For protein analysis, snap-frozen right lower lobe tissue was homogenized in ice-cold radioimmunoprecipitation assay buffer (R0278; Sigma-Aldrich) supplemented with 0.1% protease inhibitor cocktail (P9599; Sigma-Aldrich). Homogenates were centrifuged for 5 min at 12× relative centrifugal force. To determine protein concentrations, a Micro Bicinchoninic Acid Protein Assay Kit (23235; Thermo Fisher Scientific, Waltham, MA) was used with bovine serum albumin as a standard, according to the manufacturer’s instructions. Samples were diluted in 5× sample buffer (consisting of glycerol, sodium dodecyl sulfate (SDS), 0.5 mol/l Tris–HCl (pH 6.8) + 0.4% sodium dodecyl sulfate, bromophenol blue, dithiothreitol, and Milli-Q) and denatured by heating at 95 °C for 10 min. Equal amounts of protein (40 μg per sample) were loaded on sodium dodecyl sulfate–polyacrylamide gels. Proteins were separated within 1.5 h (90 V) by gel electrophoresis and transferred onto 0.2 μm pore size Protran BA83 nitrocellulose membranes (10402495; Whatman, Dassel, Germany) within 1 h (350 mA). Membranes were blocked for 1 h with a 1:1 mixture of ODYSSEY Infrared Imaging System Blocking Buffer (927-40000; LI-COR, Lincoln, NE) and Tris-buffered saline (2.5 mmol/l, pH 7.5) and incubated overnight at 4 °C with the following primary antibodies: monoclonal rabbit anti–β-catenin (1:1000; 9582, Cell Signaling Technology), monoclonal rabbit anti–GSK-3β (1:4000; 9315, Cell Signaling), or monoclonal mouse anti–β-actin (1:1000; A5441, Sigma-Aldrich). IRDye 800CW conjugated goat antirabbit (1:6000; 926-32211, LI-COR) or IRDye 680RD conjugated donkey antimouse (1:6000; 926-32222, LI-COR) were used as secondary antibodies (1 h). Protein bands were detected and analyzed using a LI-COR Odyssey Infrared Imager System. Results were normalized to the housekeeping gene β-actin.

Data Analysis

Statistical analysis was conducted using GraphPad Prism v5.0 software (GraphPad Software, La Jolla, CA). One-way ANOVA with Tukey’s test for post hoc analysis was used to compare the groups. All data are presented as means ± SEM. P < 0.05 was considered to be significant.

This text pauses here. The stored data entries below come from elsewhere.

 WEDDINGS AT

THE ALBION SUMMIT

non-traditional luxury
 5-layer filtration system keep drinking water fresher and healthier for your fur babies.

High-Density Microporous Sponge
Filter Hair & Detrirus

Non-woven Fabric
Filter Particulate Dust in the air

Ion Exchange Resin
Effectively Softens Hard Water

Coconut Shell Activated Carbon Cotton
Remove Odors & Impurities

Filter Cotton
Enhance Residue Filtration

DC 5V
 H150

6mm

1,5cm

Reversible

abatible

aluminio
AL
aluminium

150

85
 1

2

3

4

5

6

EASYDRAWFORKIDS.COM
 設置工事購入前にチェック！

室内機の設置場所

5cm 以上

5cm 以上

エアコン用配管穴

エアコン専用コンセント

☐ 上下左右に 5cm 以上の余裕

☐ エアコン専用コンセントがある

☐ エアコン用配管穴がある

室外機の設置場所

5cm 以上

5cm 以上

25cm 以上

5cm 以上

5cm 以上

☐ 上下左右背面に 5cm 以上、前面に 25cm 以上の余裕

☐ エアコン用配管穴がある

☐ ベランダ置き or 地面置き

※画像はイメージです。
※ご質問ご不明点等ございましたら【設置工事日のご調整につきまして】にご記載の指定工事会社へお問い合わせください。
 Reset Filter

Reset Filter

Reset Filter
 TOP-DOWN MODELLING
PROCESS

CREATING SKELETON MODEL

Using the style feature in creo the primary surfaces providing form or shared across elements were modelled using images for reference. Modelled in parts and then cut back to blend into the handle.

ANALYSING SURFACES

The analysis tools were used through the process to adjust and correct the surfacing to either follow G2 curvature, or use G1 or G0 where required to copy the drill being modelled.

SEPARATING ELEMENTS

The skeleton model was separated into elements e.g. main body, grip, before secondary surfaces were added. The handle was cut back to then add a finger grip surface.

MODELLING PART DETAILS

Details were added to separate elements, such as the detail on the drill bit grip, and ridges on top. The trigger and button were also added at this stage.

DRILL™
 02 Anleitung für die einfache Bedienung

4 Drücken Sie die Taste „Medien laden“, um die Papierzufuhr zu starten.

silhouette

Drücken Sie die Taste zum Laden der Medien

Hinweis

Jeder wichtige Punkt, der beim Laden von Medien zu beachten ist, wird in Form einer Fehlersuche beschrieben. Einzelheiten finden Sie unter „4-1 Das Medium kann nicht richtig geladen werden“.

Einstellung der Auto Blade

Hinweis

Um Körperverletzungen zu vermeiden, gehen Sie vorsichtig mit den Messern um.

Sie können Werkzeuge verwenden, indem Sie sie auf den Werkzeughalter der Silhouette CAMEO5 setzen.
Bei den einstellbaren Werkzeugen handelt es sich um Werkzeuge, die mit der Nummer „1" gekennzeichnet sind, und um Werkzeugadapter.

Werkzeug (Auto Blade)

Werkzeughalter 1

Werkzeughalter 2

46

Statement of Financial Support

This study was supported by the National Institutes of Health (Bethesda, MD) grant HD-57869 (to S.G.K.); National Health and Medical Research Council of Australia; the Women and Infants Research Foundation, Western Australia; Veni BWK 016.096.141 from the Dutch Scientific Research Organization; and the Research School for Oncology and Developmental Biology (GROW), Maastricht University.

Disclosure

None of the authors have a conflict of interest.